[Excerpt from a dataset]
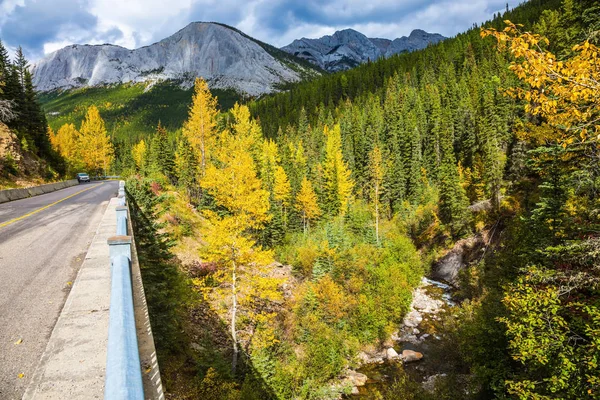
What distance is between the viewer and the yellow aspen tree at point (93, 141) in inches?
2064

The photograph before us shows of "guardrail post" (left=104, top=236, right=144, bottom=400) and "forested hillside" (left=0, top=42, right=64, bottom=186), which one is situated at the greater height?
"forested hillside" (left=0, top=42, right=64, bottom=186)

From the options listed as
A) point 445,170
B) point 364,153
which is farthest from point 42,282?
point 364,153

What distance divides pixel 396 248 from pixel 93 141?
5368cm

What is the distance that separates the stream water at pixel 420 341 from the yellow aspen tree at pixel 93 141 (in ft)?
184

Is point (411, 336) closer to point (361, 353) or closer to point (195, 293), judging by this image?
point (361, 353)

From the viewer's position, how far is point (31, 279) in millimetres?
5824

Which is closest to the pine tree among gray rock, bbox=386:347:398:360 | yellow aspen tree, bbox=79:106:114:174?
yellow aspen tree, bbox=79:106:114:174

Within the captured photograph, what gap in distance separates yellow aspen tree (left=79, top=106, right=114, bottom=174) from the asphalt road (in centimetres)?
4815

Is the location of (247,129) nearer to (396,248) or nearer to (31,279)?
(396,248)

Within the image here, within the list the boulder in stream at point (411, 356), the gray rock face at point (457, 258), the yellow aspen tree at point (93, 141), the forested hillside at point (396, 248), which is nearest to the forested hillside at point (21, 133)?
the yellow aspen tree at point (93, 141)

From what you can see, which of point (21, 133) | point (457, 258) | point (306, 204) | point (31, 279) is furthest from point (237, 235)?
point (21, 133)

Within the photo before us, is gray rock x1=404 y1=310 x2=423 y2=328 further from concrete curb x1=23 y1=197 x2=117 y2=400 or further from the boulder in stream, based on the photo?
concrete curb x1=23 y1=197 x2=117 y2=400

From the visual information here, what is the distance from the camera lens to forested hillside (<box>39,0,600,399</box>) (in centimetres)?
988

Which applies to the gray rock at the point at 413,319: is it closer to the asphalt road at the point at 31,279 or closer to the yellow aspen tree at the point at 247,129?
the asphalt road at the point at 31,279
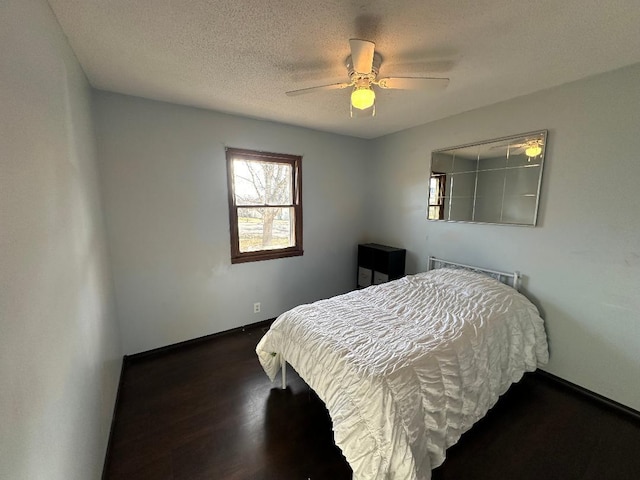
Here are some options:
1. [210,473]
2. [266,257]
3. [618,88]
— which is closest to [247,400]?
[210,473]

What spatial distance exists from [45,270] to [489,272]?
3194 millimetres

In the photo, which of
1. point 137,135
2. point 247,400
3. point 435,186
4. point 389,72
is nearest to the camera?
point 389,72

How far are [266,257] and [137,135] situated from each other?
1739 millimetres

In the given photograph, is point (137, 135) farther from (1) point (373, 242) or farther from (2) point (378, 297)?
(1) point (373, 242)

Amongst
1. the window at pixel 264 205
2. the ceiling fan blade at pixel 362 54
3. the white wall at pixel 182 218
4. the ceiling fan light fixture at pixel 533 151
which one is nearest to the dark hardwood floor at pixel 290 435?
the white wall at pixel 182 218

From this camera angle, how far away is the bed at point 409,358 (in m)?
1.25

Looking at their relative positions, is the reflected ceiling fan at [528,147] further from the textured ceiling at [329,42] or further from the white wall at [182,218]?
the white wall at [182,218]

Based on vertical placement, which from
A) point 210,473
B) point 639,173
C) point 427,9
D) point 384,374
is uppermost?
point 427,9

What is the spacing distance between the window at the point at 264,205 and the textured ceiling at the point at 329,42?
801mm

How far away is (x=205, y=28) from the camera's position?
1401 millimetres

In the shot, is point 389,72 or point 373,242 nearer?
point 389,72

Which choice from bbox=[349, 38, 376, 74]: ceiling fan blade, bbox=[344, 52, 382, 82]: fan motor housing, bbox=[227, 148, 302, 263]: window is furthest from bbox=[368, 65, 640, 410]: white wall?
bbox=[227, 148, 302, 263]: window

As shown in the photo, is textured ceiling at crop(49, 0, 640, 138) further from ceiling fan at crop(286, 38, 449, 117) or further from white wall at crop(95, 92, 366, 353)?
white wall at crop(95, 92, 366, 353)

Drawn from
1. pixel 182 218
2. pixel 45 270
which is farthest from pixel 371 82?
pixel 182 218
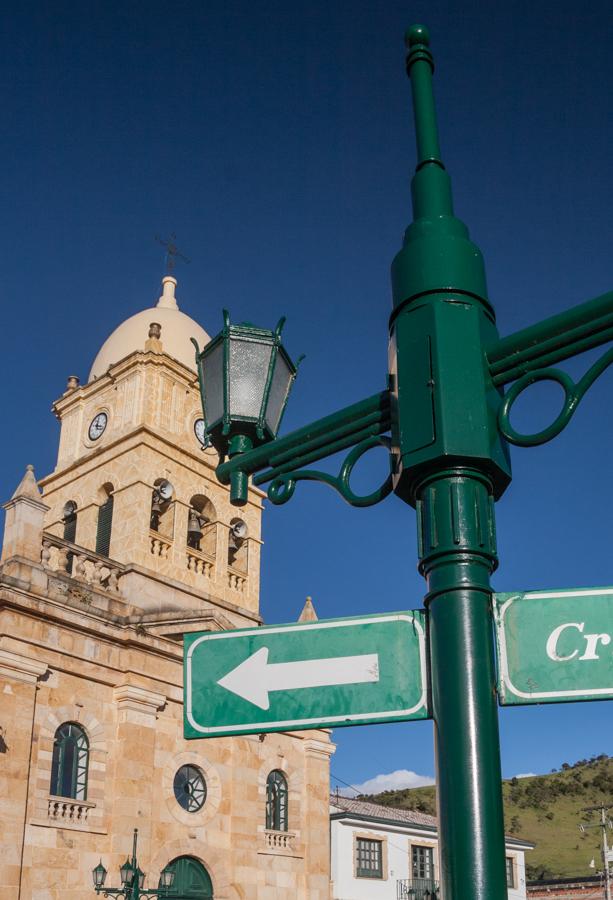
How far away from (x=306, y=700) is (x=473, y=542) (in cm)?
81

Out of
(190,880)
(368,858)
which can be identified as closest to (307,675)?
(190,880)

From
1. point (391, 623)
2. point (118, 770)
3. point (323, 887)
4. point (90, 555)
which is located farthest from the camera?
point (323, 887)

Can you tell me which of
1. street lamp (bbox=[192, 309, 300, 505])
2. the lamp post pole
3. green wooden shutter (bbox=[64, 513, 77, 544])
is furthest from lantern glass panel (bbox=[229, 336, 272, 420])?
green wooden shutter (bbox=[64, 513, 77, 544])

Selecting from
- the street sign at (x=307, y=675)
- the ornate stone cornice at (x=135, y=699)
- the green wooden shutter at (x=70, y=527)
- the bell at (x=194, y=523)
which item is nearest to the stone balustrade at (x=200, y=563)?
the bell at (x=194, y=523)

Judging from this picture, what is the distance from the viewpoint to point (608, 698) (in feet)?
10.1

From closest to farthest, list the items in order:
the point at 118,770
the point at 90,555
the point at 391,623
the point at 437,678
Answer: the point at 437,678 → the point at 391,623 → the point at 118,770 → the point at 90,555

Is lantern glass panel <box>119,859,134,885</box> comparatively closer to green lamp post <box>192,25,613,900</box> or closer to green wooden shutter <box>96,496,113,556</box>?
green wooden shutter <box>96,496,113,556</box>

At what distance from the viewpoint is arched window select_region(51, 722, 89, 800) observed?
19.8 meters

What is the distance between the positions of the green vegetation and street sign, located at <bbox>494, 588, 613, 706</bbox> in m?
58.1

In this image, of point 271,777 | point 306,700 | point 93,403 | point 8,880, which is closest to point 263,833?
point 271,777

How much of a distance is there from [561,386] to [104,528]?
22.8m

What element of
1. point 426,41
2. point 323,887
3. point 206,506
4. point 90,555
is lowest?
point 323,887

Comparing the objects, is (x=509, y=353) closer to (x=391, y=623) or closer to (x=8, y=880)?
(x=391, y=623)

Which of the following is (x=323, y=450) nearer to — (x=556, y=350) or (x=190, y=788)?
(x=556, y=350)
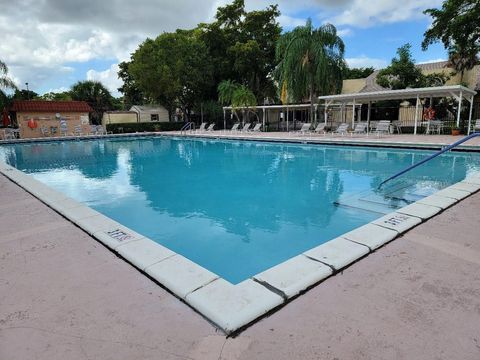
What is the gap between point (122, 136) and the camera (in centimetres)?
2431

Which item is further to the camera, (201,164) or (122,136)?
(122,136)

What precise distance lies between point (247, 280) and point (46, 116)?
26462 millimetres

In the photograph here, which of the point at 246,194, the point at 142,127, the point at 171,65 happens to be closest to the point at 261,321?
the point at 246,194

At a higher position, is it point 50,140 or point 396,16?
point 396,16

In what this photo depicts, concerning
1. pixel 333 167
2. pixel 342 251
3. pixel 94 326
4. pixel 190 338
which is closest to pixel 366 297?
pixel 342 251

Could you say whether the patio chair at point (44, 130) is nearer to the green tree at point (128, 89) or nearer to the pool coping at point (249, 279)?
the green tree at point (128, 89)

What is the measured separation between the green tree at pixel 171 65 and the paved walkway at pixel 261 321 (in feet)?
83.4

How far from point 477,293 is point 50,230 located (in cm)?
422

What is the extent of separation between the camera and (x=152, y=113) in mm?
31578

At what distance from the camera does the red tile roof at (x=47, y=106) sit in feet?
76.2

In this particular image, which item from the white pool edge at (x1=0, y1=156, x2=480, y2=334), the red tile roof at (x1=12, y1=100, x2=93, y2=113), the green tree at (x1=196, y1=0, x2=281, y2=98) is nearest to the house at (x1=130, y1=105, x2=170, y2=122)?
the red tile roof at (x1=12, y1=100, x2=93, y2=113)

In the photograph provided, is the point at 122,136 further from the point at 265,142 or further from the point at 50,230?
the point at 50,230

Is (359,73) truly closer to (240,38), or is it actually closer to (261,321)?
(240,38)

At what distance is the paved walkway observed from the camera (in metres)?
1.77
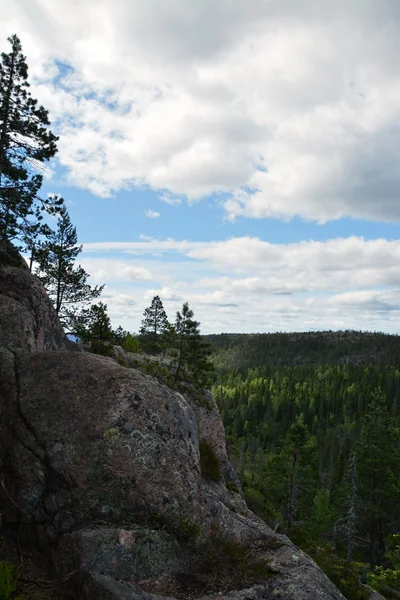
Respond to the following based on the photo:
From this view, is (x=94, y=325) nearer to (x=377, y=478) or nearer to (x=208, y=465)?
(x=208, y=465)

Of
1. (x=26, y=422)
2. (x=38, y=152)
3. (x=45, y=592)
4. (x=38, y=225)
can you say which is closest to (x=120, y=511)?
(x=45, y=592)

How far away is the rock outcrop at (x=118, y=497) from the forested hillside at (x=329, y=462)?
4.70 meters

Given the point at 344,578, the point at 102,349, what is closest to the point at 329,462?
the point at 344,578

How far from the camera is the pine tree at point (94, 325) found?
3033cm

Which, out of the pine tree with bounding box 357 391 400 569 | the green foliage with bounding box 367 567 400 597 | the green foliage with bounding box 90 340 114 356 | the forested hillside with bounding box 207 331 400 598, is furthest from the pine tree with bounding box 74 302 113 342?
the pine tree with bounding box 357 391 400 569

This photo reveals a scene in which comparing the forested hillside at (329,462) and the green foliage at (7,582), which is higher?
the green foliage at (7,582)

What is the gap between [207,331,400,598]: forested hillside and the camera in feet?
130

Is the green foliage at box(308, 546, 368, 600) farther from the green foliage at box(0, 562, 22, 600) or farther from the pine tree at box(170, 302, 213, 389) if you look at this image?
the green foliage at box(0, 562, 22, 600)

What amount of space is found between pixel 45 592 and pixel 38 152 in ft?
54.3

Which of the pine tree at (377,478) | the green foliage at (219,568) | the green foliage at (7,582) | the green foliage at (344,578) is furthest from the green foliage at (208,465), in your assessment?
the pine tree at (377,478)

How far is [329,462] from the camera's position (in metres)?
108

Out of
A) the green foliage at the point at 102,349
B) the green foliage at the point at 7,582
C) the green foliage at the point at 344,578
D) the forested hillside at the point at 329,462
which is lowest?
the forested hillside at the point at 329,462

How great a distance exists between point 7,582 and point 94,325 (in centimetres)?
2587

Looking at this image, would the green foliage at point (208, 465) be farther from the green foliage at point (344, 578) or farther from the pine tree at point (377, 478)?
the pine tree at point (377, 478)
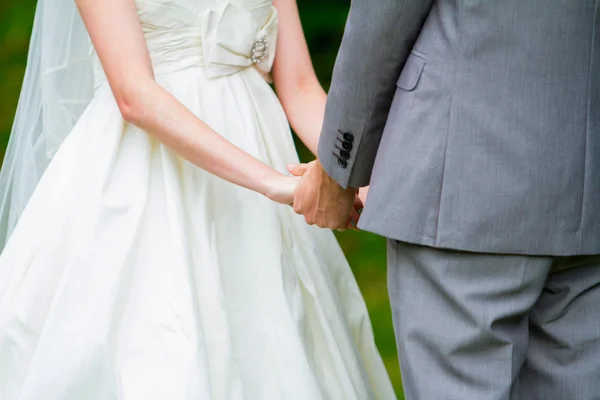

DIRECTIONS FOR THIS TASK:
Reproduce the records word for word, starting at the line that contains "What amount of" and continuing through the end of the records. Don't include any pictures in your answer.

SOLUTION TO THE PROBLEM:
What amount of space is found between pixel 45 592 and pixel 38 152 in ft?
54.3

Which of the pine tree at (377,478) | the green foliage at (219,568) | the green foliage at (7,582) | the green foliage at (344,578) is furthest from the green foliage at (208,465), in your assessment?
the pine tree at (377,478)

How far is [329,462] from the camera's position (in metres)?
108

Out of
A) the green foliage at the point at 102,349
B) the green foliage at the point at 7,582
C) the green foliage at the point at 344,578
D) the forested hillside at the point at 329,462
which is lowest?
the forested hillside at the point at 329,462

How great a distance exists between point 7,582 and point 94,325 (in centimetres)?
2587

Looking at this image, would the green foliage at point (208, 465) be farther from the green foliage at point (344, 578) or farther from the pine tree at point (377, 478)?
the pine tree at point (377, 478)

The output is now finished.